Scholarship of Teaching and Learning Program
2019-2020 Scholarship of Teaching and Learning (SoTL) Practicum
Now recruiting participants for the 2019-2020 cohort
Submit interest form
Primary Contact: Dr. Kimberly Williams, email@example.com
Secondary Contact: Dr. Colleen McLinn, firstname.lastname@example.org
We invite Teaching Assistants for discussion or lab sections, graduate instructors for First-Year Writing Seminars, and interested postdoctoral scholars with an idea for a small-scale classroom research project to apply for this professional development experience. Applicants can be in any discipline as long as they have permission from the faculty course leader and an idea for a research project on teaching and learning. Both individuals and pairs/small teams may apply for this program.
Scholarship of Teaching and Learning (SoTL) Practitioners will receive training and support needed to conduct a small-scale Teaching as Research project and present the results in a presentation to the campus community. The lead instructor for this experience, Dr. Kimberly Williams, has written a how-to text that will be provided to participants for references. Participants will have the opportunity to develop a manuscript and will receive a project stipend of $500 to support project-related training and defray expenses incurred in carrying out or presenting the research. They will also become part of a larger cohort of early-career scholars who are leaders in integrating disciplinary research with advancement of teaching.
Workshops to Support Project Implementation
The program will require participation in four two-hour training meetings during the year of participation and additional individual consultations with the program’s instructor, Dr. Kimberly Williams, as well as public presentation of preliminary design and findings in a campus-wide symposium in May. Exact dates, times, and locations for these meetings are to be determined based on participants’ schedules, and will begin in mid fall 2019.
Topic 1: What is Teaching as Research?
How might I think about my Teaching as Research project? What are some methodological possibilities? What do I need to do as far as the Institutional Review Board is concerned? What sources and databases can I use to investigate research that has already been done in this area?
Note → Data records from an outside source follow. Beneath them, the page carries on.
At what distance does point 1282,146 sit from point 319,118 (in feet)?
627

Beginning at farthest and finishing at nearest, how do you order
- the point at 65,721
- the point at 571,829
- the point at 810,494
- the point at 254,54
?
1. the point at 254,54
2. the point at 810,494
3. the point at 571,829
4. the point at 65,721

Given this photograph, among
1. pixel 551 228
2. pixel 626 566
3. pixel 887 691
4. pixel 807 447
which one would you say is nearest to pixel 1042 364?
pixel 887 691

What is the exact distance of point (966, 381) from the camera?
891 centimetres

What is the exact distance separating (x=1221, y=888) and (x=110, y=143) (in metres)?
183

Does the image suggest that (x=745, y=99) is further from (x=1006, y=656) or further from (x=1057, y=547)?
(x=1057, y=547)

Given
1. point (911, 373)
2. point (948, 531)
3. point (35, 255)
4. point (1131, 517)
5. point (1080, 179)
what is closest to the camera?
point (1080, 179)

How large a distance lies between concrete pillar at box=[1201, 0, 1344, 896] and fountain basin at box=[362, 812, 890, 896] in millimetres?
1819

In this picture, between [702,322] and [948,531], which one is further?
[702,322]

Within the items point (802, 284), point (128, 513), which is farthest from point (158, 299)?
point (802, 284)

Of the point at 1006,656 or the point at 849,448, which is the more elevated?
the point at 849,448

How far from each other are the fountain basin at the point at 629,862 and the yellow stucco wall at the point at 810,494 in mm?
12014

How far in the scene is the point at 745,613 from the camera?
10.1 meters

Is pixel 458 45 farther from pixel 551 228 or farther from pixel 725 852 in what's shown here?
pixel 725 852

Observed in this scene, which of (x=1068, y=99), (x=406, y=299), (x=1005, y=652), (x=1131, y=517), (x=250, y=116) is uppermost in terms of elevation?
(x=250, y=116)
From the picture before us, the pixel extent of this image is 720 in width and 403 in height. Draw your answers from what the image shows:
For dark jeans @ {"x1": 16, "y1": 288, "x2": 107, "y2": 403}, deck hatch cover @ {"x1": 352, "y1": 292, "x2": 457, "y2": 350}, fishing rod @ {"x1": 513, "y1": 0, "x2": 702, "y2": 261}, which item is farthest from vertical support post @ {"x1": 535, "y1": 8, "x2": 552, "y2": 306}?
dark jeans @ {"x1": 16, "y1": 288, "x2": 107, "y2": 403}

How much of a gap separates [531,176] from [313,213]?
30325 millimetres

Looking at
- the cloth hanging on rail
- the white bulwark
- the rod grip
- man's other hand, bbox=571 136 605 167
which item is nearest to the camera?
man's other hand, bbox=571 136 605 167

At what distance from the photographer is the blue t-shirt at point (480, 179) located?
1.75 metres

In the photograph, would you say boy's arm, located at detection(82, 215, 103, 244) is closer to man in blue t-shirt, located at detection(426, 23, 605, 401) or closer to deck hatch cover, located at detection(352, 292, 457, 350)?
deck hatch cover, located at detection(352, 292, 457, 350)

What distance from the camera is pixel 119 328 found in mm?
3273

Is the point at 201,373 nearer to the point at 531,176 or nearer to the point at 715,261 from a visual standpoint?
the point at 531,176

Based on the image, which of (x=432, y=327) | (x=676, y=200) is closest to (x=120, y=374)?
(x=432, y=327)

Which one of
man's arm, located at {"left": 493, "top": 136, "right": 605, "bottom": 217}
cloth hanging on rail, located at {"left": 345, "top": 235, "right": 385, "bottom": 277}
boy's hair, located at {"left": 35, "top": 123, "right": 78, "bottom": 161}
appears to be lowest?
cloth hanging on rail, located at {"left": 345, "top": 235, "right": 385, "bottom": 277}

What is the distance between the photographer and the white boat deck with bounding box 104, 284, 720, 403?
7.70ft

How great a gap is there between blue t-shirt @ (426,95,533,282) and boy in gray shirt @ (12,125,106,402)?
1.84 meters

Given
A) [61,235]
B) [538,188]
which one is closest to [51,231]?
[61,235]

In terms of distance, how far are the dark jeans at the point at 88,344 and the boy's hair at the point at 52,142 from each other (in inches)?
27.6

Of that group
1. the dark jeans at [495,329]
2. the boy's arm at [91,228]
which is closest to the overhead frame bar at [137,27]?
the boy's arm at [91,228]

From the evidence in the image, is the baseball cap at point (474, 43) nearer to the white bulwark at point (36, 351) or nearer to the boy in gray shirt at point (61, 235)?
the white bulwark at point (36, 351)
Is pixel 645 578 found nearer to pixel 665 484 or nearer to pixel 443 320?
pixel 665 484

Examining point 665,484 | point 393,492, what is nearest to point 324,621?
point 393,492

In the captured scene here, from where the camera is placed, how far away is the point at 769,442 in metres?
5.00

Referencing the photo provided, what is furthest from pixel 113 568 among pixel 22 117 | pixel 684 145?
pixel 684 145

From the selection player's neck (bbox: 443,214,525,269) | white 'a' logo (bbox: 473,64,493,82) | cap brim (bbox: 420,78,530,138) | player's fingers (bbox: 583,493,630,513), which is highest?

Topic 2: Qualitative Methodology
What qualitative research methods make sense to use in Teaching as Research? What qualitative research methods might be relevant to my interests and how would I use them?
Topic 3: Quantitative Methodology, Survey Design, and Teaching as Research Project Design
What are some quantitative strategies I might use? How might I conceive of my project? How do I design simple yet meaningful classroom research surveys for use in Qualtrics? How do I analyze my qualitative and quantitative data?
Topic 4: Data Analysis, Writing Up Results, and Developing Presentations
How do I present my results as a compelling presentation (poster or oral) for the conference?
May 8, 2020: Connecting Research and Teaching Conference
Share your research with the Cornell University community and visiting scholars in presentation (poster or oral) at some point during an annual day-long symposium.
Full participation in the program including presenting preliminary results to the campus community meets requirements for the CIRTL Practitioner certificate.
SoTL Publication Residency
Take your research further!
The Scholarship of Teaching and Learning (SoTL) Publication Residency is ideal for graduate student and postdoc participants who have already completed a Teaching as Research (TAR) or Discipline-Based Education Research (DBER) project, and would like to write up a formal journal article or other manuscript for publication. The program involves one-on-one mentoring and opportunities for group support and peer feedback. Assistance throughout the writing and editing process will be available, as will help responding to reviewers’ comments and feedback. Participants also present their work at the Connecting Research and Teaching Conference in May, with others also presenting education research findings and evidence-based best practices. We also can help you identify travel funding to present your work at professional or teaching-focused conferences, and apply to participate in the CIRTL Network Exchange Program.
Presentation of results beyond Cornell or publication in a peer-reviewed journal or in Cornell’s working paper series meets the requirements for the CIRTL Scholar certificate, the most rigorous level of CIRTL engagement.